Des royaumes Bakongo aux États modernes

Les royaumes des baKongo et de leurs voisins ont donné naissance aux deux Congo, ainsi qu’à l’Angola et au Gabon.

Arrivées du nord, à partir du VIe siècle, des populations bantoues créent des petits États, d’abord sur la rive droite du fleuve Congo, à proximité de son embouchure : c’est le cas des royaumes Loango, Kakongo, Ngoyo fondés par différentes tribus du groupe Bakongo. D’autres ne s’arrêtent pas là : ayant franchi le cours d’eau, elles fondent sur sa rive gauche le royaume du Kongo, aux alentours du XIIIe siècle. Celui-ci se présente sous la forme d’une confédération très organisée, qui associe plusieurs petits royaumes au Zita-Dya-Nza (le « nœud du monde »), dans lequel se trouve la capitale Mbanza-Kongo, où siège le Mwene (ou Manikongo), dirigeant suprême des Bakongo. Dans son expansion maximale, la confédération s’étend sur au moins 300 000 km², depuis le nord de l’Angola jusqu’au sud-ouest du Gabon, en passant par le sud du Congo-Brazzaville et l’extrémité occidentale de la république démocratique du Congo.

Le royaume entretient un commerce fructueux avec les Portugais qui séjournent dans sa capitale dès les années 1480 et envoient des missionnaires et des artisans la décennie suivante. S’étant fait baptiser, le roi Nzinga Nkuwu obtient du Portugal qu’il lui envoie des arquebusiers, afin de défaire de riches voisins eux aussi Bantous, les Téké, qui exploitent des mines de fer et de cuivre au nord du Kongo. Installées sans doute depuis le VIIe siècle sur les hauts plateaux de la région, les tribus Téké se sont coalisées, entre le XVe et le XVIe siècle, pour former le royaume Tio (ou encore Batéké ou Anzico), centré sur le lac Pool Malebo (sur le cours inférieur du fleuve Congo). Durant tout le XVIIe siècle, il se heurte au Kongo qui convoite ses mines.

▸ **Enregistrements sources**
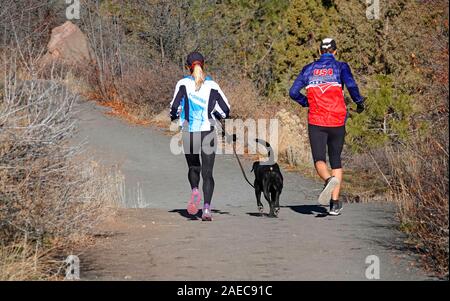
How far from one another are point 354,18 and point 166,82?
691 cm

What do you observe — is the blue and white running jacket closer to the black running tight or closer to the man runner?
the black running tight

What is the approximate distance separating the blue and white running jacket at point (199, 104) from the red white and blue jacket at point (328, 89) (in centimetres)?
109

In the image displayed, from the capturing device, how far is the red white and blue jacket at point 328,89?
1141 cm

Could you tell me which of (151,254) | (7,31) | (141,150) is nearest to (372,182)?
(141,150)

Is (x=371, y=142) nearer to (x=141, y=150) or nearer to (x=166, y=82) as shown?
(x=141, y=150)

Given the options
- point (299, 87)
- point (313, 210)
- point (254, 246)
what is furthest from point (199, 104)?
point (254, 246)

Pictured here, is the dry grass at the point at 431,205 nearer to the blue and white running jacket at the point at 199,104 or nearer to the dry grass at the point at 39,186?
the blue and white running jacket at the point at 199,104

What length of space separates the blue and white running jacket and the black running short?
45.5 inches

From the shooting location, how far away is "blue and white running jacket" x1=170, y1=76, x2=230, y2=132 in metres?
11.5

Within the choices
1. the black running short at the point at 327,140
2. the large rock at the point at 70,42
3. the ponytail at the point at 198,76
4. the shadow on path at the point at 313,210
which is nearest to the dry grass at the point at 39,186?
the ponytail at the point at 198,76

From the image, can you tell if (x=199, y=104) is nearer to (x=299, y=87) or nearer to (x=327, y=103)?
(x=299, y=87)

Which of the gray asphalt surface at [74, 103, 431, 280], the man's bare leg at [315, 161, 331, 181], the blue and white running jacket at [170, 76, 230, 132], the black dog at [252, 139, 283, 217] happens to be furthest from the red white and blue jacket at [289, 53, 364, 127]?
the gray asphalt surface at [74, 103, 431, 280]

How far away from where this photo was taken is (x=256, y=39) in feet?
112

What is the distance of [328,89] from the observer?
1142cm
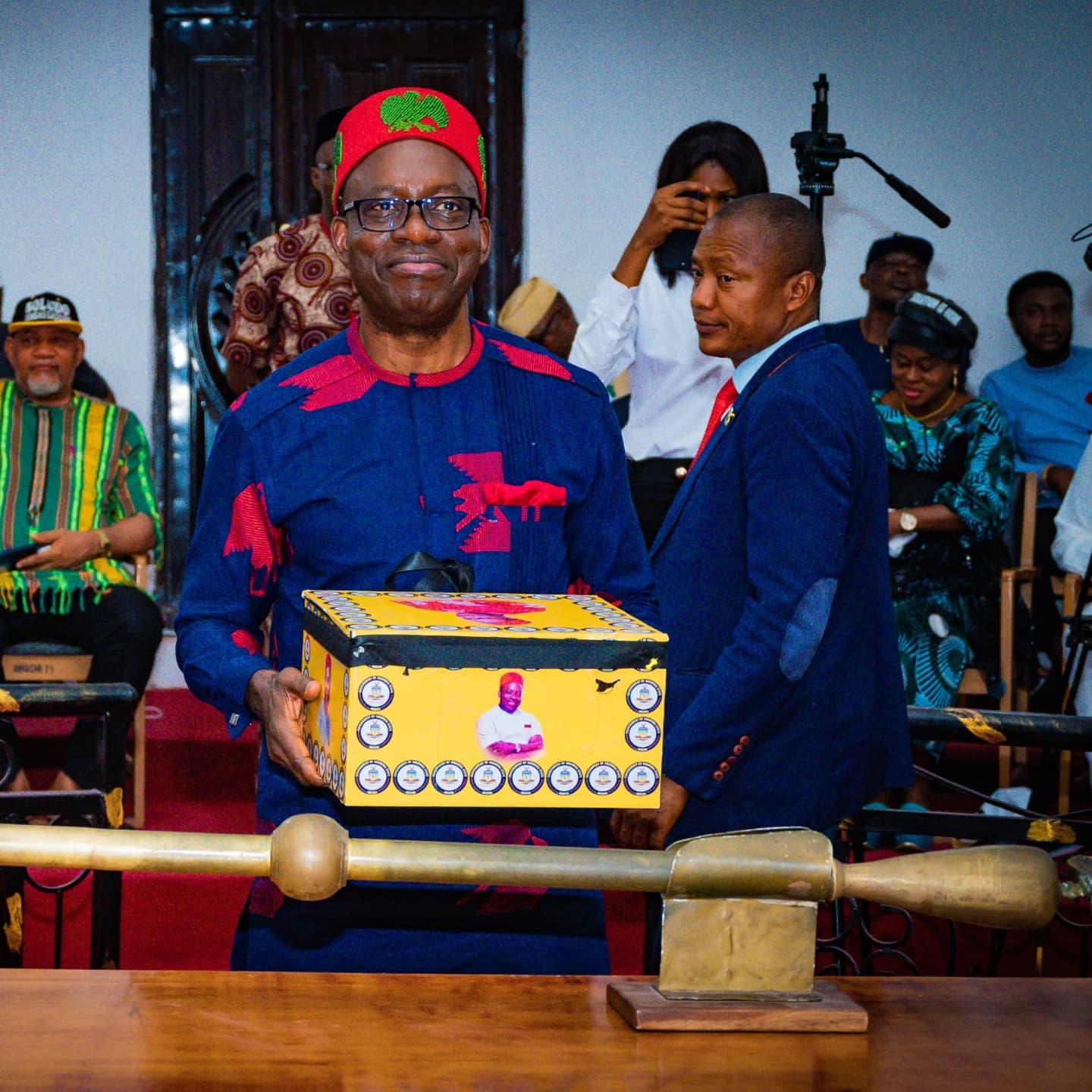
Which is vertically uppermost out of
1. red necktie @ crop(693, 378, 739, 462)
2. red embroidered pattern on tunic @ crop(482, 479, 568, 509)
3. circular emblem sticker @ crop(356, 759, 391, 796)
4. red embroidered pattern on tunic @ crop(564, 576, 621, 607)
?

▸ **SÉRIE D’EXERCICES**
(1) D’après le texte fourni, à quelle époque approximative le royaume du Kongo est-il fondé sur la rive gauche du fleuve Congo ?
(2) Indiquez si chacune des affirmations suivantes concorde avec le texte fourni, en répondant par oui ou par non et en citant les mots décisifs : (a) des Portugais séjournent dans la capitale du Kongo dès les années 1480 ; (b) les Téké exploitent des mines d’or ; (c) dans son expansion maximale, la confédération couvre au moins 300 000 km².
Les lignes n’ont aucun rapport avec le texte fourni.

▸ **RÉPONSES AUX EXERCICES**
(1) Aux alentours du XIIIe siècle.

(2)
(a) Oui : « les Portugais qui séjournent dans sa capitale dès les années 1480 ».
(b) Non : « qui exploitent des mines de fer et de cuivre au nord du Kongo ».
(c) Oui : « la confédération s’étend sur au moins 300 000 km² ».